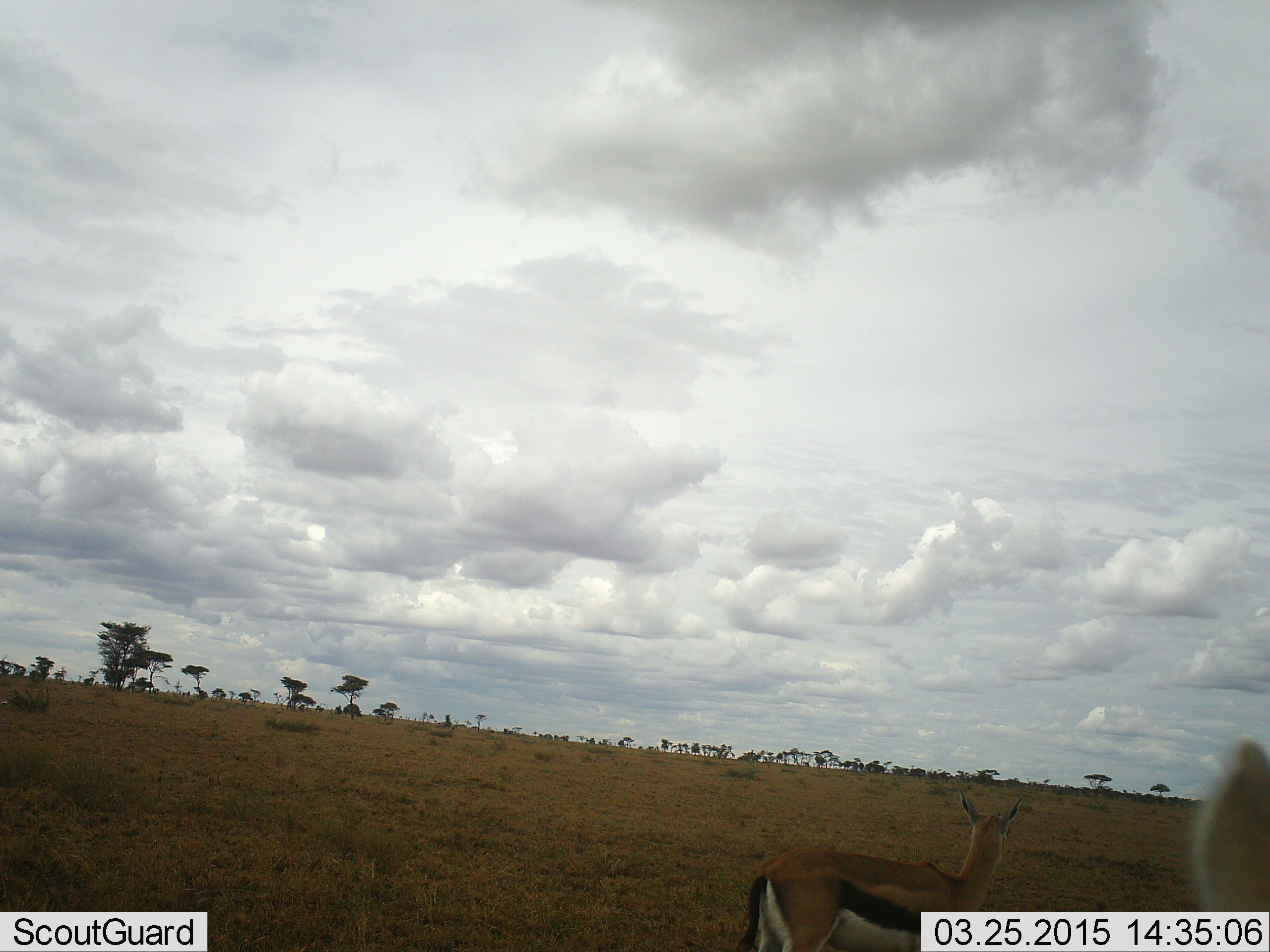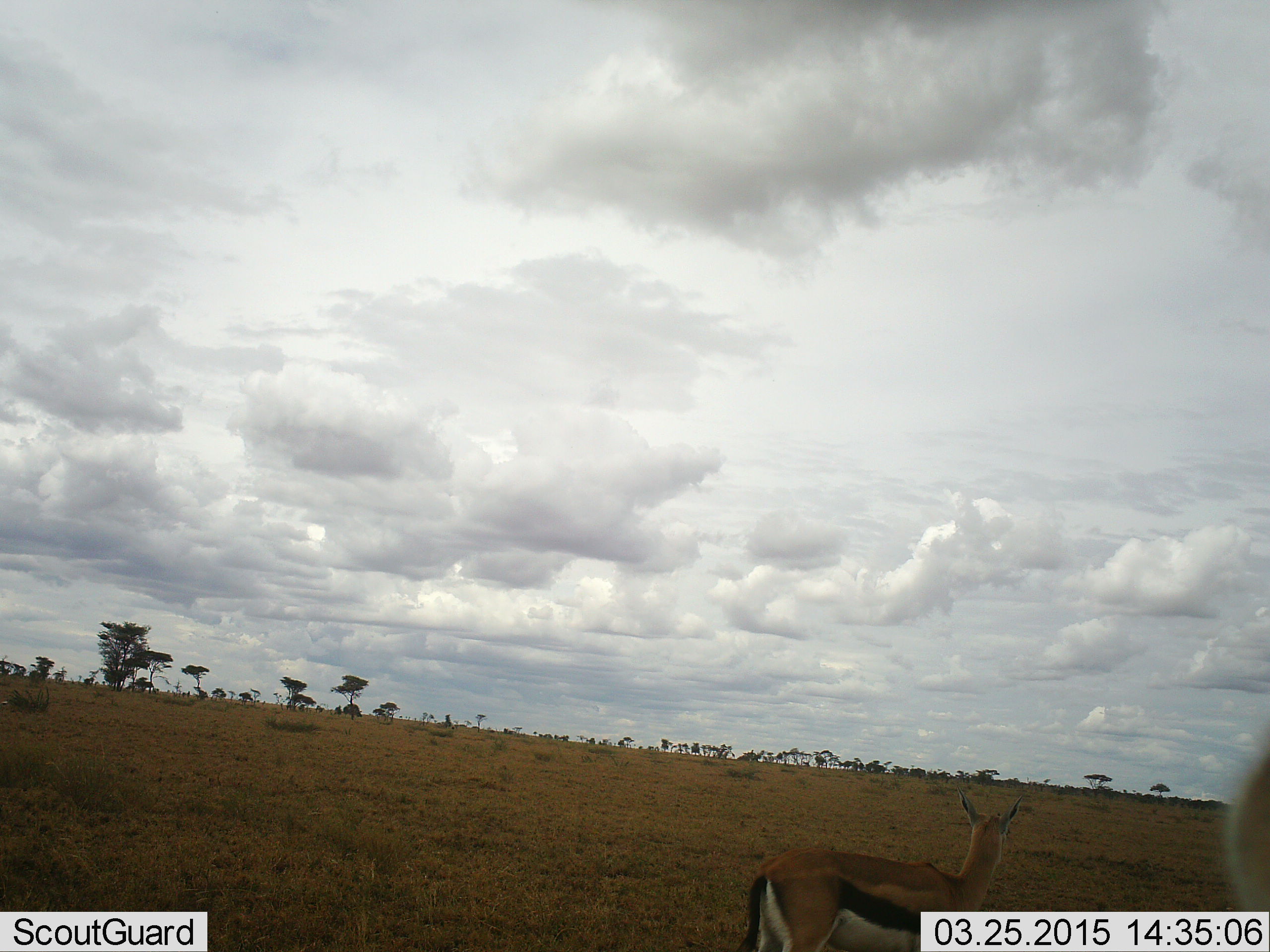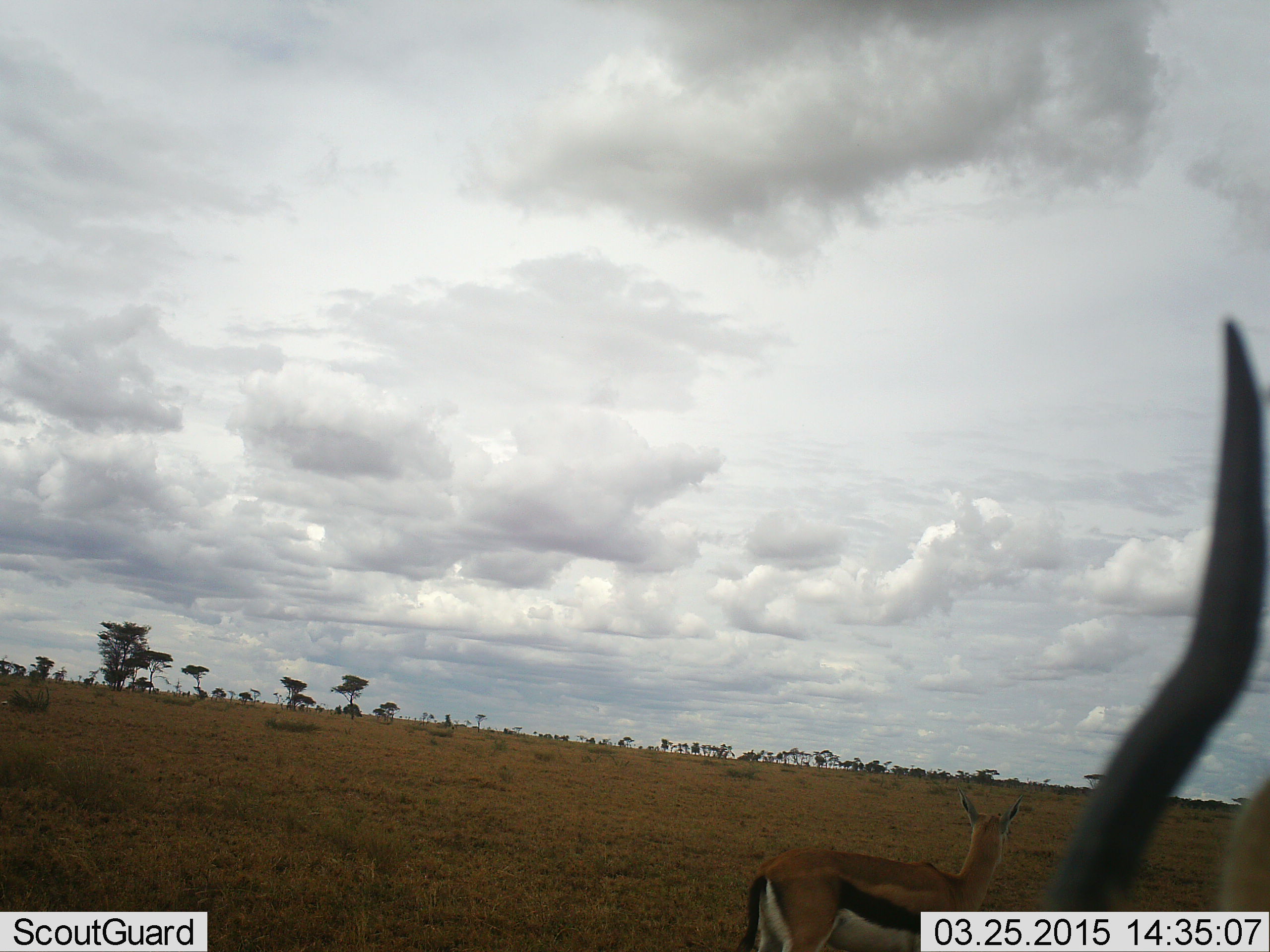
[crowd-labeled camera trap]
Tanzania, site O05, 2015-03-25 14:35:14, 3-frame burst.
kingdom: Animalia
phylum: Chordata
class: Mammalia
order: Artiodactyla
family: Bovidae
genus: Eudorcas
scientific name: Eudorcas thomsonii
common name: thomson's gazelle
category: gazellethomsons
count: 2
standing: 90%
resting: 10%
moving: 10%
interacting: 0%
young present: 0%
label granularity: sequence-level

====

Output each entry exactly. Skip the pictures.

Expected answer »
[crowd-labeled camera trap]
Tanzania, site O05, 2015-03-25 14:35:14, 3-frame burst.
kingdom: Animalia
phylum: Chordata
class: Mammalia
order: Artiodactyla
family: Bovidae
genus: Eudorcas
scientific name: Eudorcas thomsonii
common name: thomson's gazelle
category: gazellethomsons
count: 2
standing: 90%
resting: 10%
moving: 10%
interacting: 0%
young present: 0%
label granularity: sequence-level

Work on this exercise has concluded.